═════ MATERIAL FOR THIS TASK

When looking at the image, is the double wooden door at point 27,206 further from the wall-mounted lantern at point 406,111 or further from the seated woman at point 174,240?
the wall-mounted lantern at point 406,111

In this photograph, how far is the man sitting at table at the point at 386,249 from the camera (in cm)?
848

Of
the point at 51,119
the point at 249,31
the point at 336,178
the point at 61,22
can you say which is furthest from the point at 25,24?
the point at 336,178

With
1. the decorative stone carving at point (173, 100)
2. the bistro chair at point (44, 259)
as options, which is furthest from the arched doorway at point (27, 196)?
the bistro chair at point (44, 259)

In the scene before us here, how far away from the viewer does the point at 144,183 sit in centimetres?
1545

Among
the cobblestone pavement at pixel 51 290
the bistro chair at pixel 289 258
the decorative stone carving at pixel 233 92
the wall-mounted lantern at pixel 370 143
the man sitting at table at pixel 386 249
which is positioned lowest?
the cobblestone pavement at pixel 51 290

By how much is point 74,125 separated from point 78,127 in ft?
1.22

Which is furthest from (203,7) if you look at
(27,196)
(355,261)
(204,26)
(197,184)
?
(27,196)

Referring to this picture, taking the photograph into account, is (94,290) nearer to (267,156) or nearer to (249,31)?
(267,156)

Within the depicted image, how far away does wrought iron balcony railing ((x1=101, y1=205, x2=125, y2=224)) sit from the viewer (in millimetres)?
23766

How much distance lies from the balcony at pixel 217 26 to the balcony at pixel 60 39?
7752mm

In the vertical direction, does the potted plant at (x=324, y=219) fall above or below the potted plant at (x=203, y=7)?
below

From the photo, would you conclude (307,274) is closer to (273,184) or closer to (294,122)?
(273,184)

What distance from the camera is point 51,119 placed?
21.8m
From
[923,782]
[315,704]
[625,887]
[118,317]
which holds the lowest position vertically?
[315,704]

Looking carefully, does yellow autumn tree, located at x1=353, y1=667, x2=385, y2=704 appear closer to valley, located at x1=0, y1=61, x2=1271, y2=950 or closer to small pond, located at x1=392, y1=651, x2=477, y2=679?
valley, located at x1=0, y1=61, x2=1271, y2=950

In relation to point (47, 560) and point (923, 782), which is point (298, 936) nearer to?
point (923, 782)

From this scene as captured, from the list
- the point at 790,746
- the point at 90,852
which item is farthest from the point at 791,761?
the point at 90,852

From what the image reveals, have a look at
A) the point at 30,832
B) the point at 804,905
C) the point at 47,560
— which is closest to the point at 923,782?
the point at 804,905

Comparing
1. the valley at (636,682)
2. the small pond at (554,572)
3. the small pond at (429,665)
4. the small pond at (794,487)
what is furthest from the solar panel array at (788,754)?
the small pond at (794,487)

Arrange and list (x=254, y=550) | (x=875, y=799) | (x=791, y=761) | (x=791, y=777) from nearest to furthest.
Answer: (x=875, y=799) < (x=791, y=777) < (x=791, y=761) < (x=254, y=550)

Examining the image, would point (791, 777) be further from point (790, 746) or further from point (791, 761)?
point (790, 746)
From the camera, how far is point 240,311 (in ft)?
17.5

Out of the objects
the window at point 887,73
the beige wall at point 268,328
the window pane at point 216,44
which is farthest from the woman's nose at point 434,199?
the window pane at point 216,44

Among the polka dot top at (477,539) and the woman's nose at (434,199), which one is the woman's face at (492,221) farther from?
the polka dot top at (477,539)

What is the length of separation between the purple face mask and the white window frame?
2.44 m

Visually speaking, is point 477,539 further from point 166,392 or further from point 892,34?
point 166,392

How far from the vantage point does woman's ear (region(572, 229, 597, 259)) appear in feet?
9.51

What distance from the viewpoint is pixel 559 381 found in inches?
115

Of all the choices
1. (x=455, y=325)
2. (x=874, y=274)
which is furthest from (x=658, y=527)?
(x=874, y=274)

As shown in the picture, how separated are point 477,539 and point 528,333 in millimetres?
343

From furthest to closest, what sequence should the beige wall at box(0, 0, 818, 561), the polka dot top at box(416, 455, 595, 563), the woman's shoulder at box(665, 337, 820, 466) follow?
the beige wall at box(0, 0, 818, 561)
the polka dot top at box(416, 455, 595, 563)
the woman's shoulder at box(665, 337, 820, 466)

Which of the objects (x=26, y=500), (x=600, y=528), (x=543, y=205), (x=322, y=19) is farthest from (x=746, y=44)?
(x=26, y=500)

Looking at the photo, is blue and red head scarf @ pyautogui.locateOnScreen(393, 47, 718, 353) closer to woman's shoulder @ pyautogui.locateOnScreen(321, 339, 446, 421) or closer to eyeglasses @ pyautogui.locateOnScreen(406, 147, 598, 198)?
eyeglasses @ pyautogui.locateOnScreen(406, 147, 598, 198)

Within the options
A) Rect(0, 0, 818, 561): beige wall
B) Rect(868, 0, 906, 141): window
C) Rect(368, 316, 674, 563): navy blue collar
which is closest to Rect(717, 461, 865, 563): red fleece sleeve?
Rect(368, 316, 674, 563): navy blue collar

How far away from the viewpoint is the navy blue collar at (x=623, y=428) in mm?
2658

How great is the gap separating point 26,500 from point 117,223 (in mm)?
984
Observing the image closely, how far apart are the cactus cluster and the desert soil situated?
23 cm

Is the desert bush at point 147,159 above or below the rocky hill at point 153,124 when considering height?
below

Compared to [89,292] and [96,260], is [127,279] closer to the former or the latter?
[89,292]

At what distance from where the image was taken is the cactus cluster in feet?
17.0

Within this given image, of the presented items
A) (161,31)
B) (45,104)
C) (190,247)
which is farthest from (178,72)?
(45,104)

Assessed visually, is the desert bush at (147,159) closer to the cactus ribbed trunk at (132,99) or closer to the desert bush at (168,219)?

══════════

YOUR OBJECTIVE - Repeat the data word for word, from the line containing "At what distance" through the end of the data.

ANSWER FOR THIS EXERCISE -
At what distance from where the image was taken is the cactus cluster in feet?
17.0

Within this given image, of the presented items
A) (161,31)
B) (45,104)
C) (190,247)
which is farthest from (178,72)?
(45,104)

Assessed visually, is the desert bush at (147,159) closer to the cactus ribbed trunk at (132,99) or closer to the desert bush at (168,219)?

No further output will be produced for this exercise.